- **Task to complete**
All records should be reproduced verbatim.

BEGIN Provided information

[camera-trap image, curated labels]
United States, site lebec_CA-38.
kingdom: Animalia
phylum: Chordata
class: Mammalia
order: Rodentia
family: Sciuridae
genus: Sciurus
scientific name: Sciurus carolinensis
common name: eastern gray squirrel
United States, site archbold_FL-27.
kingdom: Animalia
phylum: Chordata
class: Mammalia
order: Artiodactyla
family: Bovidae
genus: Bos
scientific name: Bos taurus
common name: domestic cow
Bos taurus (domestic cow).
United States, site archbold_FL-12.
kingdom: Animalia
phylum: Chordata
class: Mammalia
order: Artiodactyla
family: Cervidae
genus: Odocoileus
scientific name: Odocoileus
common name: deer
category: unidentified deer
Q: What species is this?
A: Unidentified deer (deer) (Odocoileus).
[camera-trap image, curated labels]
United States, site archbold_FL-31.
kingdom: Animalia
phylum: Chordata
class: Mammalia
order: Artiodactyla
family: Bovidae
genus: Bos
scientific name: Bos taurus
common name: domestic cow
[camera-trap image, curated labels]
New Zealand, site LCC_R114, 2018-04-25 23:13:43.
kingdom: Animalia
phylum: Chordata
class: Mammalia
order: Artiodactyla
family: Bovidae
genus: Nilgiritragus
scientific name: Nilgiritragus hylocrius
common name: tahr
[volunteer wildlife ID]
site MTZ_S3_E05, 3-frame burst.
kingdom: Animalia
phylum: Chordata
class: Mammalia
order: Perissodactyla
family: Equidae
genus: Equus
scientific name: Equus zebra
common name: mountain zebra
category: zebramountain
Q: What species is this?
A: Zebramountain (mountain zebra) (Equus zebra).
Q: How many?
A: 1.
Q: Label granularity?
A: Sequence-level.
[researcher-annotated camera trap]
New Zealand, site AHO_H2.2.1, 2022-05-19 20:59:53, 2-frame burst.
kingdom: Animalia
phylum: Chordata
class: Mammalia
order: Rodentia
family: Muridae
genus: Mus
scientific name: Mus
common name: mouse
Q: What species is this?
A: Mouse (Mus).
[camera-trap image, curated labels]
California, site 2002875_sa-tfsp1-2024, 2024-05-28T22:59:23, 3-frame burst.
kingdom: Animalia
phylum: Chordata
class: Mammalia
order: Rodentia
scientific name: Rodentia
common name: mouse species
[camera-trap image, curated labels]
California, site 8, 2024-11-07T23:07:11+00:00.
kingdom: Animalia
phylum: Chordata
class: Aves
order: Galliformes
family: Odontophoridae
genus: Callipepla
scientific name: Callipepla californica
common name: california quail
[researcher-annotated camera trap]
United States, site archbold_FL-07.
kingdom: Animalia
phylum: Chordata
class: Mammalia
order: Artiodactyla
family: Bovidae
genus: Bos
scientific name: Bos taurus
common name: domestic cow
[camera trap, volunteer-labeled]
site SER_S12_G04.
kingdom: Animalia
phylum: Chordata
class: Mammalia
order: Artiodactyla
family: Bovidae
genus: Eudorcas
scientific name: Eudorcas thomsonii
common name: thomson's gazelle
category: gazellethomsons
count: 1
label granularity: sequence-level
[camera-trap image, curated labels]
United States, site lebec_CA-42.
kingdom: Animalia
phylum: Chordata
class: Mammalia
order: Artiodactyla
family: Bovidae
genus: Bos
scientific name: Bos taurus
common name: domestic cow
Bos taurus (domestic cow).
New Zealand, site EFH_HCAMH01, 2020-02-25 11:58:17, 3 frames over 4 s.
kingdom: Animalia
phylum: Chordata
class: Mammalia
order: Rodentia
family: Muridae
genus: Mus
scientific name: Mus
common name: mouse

END Provided information

- **Answer box**
[camera-trap image, curated labels]
United States, site lebec_CA-38.
kingdom: Animalia
phylum: Chordata
class: Mammalia
order: Rodentia
family: Sciuridae
genus: Sciurus
scientific name: Sciurus carolinensis
common name: eastern gray squirrel
United States, site archbold_FL-27.
kingdom: Animalia
phylum: Chordata
class: Mammalia
order: Artiodactyla
family: Bovidae
genus: Bos
scientific name: Bos taurus
common name: domestic cow
Bos taurus (domestic cow).
United States, site archbold_FL-12.
kingdom: Animalia
phylum: Chordata
class: Mammalia
order: Artiodactyla
family: Cervidae
genus: Odocoileus
scientific name: Odocoileus
common name: deer
category: unidentified deer
Q: What species is this?
A: Unidentified deer (deer) (Odocoileus).
[camera-trap image, curated labels]
United States, site archbold_FL-31.
kingdom: Animalia
phylum: Chordata
class: Mammalia
order: Artiodactyla
family: Bovidae
genus: Bos
scientific name: Bos taurus
common name: domestic cow
[camera-trap image, curated labels]
New Zealand, site LCC_R114, 2018-04-25 23:13:43.
kingdom: Animalia
phylum: Chordata
class: Mammalia
order: Artiodactyla
family: Bovidae
genus: Nilgiritragus
scientific name: Nilgiritragus hylocrius
common name: tahr
[volunteer wildlife ID]
site MTZ_S3_E05, 3-frame burst.
kingdom: Animalia
phylum: Chordata
class: Mammalia
order: Perissodactyla
family: Equidae
genus: Equus
scientific name: Equus zebra
common name: mountain zebra
category: zebramountain
Q: What species is this?
A: Zebramountain (mountain zebra) (Equus zebra).
Q: How many?
A: 1.
Q: Label granularity?
A: Sequence-level.
[researcher-annotated camera trap]
New Zealand, site AHO_H2.2.1, 2022-05-19 20:59:53, 2-frame burst.
kingdom: Animalia
phylum: Chordata
class: Mammalia
order: Rodentia
family: Muridae
genus: Mus
scientific name: Mus
common name: mouse
Q: What species is this?
A: Mouse (Mus).
[camera-trap image, curated labels]
California, site 2002875_sa-tfsp1-2024, 2024-05-28T22:59:23, 3-frame burst.
kingdom: Animalia
phylum: Chordata
class: Mammalia
order: Rodentia
scientific name: Rodentia
common name: mouse species
[camera-trap image, curated labels]
California, site 8, 2024-11-07T23:07:11+00:00.
kingdom: Animalia
phylum: Chordata
class: Aves
order: Galliformes
family: Odontophoridae
genus: Callipepla
scientific name: Callipepla californica
common name: california quail
[researcher-annotated camera trap]
United States, site archbold_FL-07.
kingdom: Animalia
phylum: Chordata
class: Mammalia
order: Artiodactyla
family: Bovidae
genus: Bos
scientific name: Bos taurus
common name: domestic cow
[camera trap, volunteer-labeled]
site SER_S12_G04.
kingdom: Animalia
phylum: Chordata
class: Mammalia
order: Artiodactyla
family: Bovidae
genus: Eudorcas
scientific name: Eudorcas thomsonii
common name: thomson's gazelle
category: gazellethomsons
count: 1
label granularity: sequence-level
[camera-trap image, curated labels]
United States, site lebec_CA-42.
kingdom: Animalia
phylum: Chordata
class: Mammalia
order: Artiodactyla
family: Bovidae
genus: Bos
scientific name: Bos taurus
common name: domestic cow
Bos taurus (domestic cow).
New Zealand, site EFH_HCAMH01, 2020-02-25 11:58:17, 3 frames over 4 s.
kingdom: Animalia
phylum: Chordata
class: Mammalia
order: Rodentia
family: Muridae
genus: Mus
scientific name: Mus
common name: mouse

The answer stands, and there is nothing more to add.